**TASK:** Reproduce the whole listing, character for character.

LISTED RECORDS start

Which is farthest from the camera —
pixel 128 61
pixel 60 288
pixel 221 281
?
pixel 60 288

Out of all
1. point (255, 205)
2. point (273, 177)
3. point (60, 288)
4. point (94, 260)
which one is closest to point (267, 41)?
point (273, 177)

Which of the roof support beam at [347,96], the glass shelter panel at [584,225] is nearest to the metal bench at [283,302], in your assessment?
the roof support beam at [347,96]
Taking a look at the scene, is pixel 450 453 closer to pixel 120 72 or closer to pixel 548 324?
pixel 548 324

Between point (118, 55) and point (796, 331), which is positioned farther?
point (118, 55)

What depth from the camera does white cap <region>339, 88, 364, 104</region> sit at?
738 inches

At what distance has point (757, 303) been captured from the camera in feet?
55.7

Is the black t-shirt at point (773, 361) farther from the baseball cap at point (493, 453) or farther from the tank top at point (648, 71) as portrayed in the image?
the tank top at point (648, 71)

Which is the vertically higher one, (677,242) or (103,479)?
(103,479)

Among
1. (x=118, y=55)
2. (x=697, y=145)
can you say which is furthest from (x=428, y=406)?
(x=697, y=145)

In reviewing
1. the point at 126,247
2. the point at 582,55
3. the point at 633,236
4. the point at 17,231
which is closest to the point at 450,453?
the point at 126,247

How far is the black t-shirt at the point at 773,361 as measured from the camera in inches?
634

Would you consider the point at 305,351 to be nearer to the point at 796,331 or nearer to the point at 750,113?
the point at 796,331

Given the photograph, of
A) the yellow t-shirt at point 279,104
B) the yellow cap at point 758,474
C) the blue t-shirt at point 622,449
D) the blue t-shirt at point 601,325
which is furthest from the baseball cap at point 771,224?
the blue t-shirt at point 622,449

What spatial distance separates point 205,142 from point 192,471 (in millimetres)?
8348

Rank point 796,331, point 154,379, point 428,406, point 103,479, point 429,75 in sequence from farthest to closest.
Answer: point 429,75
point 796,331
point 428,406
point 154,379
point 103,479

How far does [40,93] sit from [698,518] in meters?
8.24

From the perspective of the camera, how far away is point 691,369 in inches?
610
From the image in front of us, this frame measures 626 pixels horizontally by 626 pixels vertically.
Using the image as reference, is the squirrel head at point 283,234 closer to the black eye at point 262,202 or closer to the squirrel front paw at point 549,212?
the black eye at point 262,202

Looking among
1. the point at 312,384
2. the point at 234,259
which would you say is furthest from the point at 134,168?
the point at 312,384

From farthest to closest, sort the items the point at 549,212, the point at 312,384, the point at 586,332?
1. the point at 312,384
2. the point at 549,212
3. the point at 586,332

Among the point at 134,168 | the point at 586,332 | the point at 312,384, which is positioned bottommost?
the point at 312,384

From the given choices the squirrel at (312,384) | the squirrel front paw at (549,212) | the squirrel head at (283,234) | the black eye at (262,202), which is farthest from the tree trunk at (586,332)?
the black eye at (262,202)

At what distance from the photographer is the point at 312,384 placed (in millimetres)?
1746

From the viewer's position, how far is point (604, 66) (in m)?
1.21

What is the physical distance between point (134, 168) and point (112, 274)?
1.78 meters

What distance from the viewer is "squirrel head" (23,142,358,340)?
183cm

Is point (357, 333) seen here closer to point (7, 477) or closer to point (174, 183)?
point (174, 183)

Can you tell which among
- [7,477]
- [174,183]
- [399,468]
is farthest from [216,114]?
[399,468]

LISTED RECORDS end

**EXERCISE RESULT:**
Which is farthest from the camera —
pixel 128 61
pixel 60 288
pixel 221 281
?
pixel 60 288

Out of all
1. point (255, 205)
2. point (273, 177)
3. point (60, 288)
4. point (94, 260)
which one is closest to point (267, 41)?
point (273, 177)

Which of the roof support beam at [347,96], the glass shelter panel at [584,225] is nearest to the metal bench at [283,302], in your assessment?
the roof support beam at [347,96]
Taking a look at the scene, is pixel 450 453 closer to pixel 120 72 or closer to pixel 548 324?
pixel 548 324

Between point (118, 55) and point (796, 331), which is positioned farther?
point (118, 55)

What depth from the camera does white cap <region>339, 88, 364, 104</region> sit at?
738 inches

At what distance has point (757, 303) been captured from the camera in feet?
55.7

Is the black t-shirt at point (773, 361) farther from the baseball cap at point (493, 453) or farther from the tank top at point (648, 71) as portrayed in the image?
the tank top at point (648, 71)

Which is the vertically higher one, (677,242) or (103,479)?
(103,479)

Among
1. (x=118, y=55)
2. (x=697, y=145)
can you say which is furthest from (x=428, y=406)?
(x=697, y=145)

In reviewing
1. the point at 126,247
2. the point at 582,55
3. the point at 633,236
4. the point at 17,231
which is closest to the point at 450,453?
the point at 126,247

How far is the black t-shirt at the point at 773,361 as measured from the camera in inches?
634

Would you consider the point at 305,351 to be nearer to the point at 796,331 or nearer to the point at 750,113?
the point at 796,331

Given the photograph, of
A) the yellow t-shirt at point 279,104
B) the yellow cap at point 758,474
C) the blue t-shirt at point 622,449
D) the blue t-shirt at point 601,325
which is furthest from the baseball cap at point 771,224?
the blue t-shirt at point 622,449

What spatial distance separates point 205,142 from point 192,471 (in millimetres)?
8348

Rank point 796,331, point 154,379, point 428,406, point 103,479, point 429,75 in sequence from farthest to closest.
Answer: point 429,75
point 796,331
point 428,406
point 154,379
point 103,479

How far does [40,93] sit from [698,518] in meters?
8.24

From the perspective of the camera, how far away is point 691,369 in inches?
610
From the image in front of us, this frame measures 626 pixels horizontally by 626 pixels vertically.
Using the image as reference, is the squirrel head at point 283,234 closer to the black eye at point 262,202 or closer to the squirrel front paw at point 549,212?
the black eye at point 262,202

Looking among
1. the point at 312,384
2. the point at 234,259
which would you say is furthest from the point at 134,168?
the point at 312,384

From farthest to closest, sort the items the point at 549,212, the point at 312,384, the point at 586,332?
1. the point at 312,384
2. the point at 549,212
3. the point at 586,332

Among the point at 134,168 | the point at 586,332 | the point at 312,384, which is positioned bottommost?
the point at 312,384

From the given choices the squirrel at (312,384) | the squirrel front paw at (549,212) | the squirrel head at (283,234) | the black eye at (262,202), which is farthest from the tree trunk at (586,332)?
the black eye at (262,202)

At what distance from the photographer is the point at 312,384 placed (in millimetres)?
1746

From the viewer's position, how far is point (604, 66) (in m)?
1.21

What is the physical distance between point (134, 168) and point (112, 274)?
1.78 meters

What distance from the viewer is "squirrel head" (23,142,358,340)?
183cm

Is point (357, 333) seen here closer to point (7, 477) or closer to point (174, 183)?
point (174, 183)

Can you tell which among
- [7,477]
- [174,183]
- [399,468]
is farthest from [216,114]?
[399,468]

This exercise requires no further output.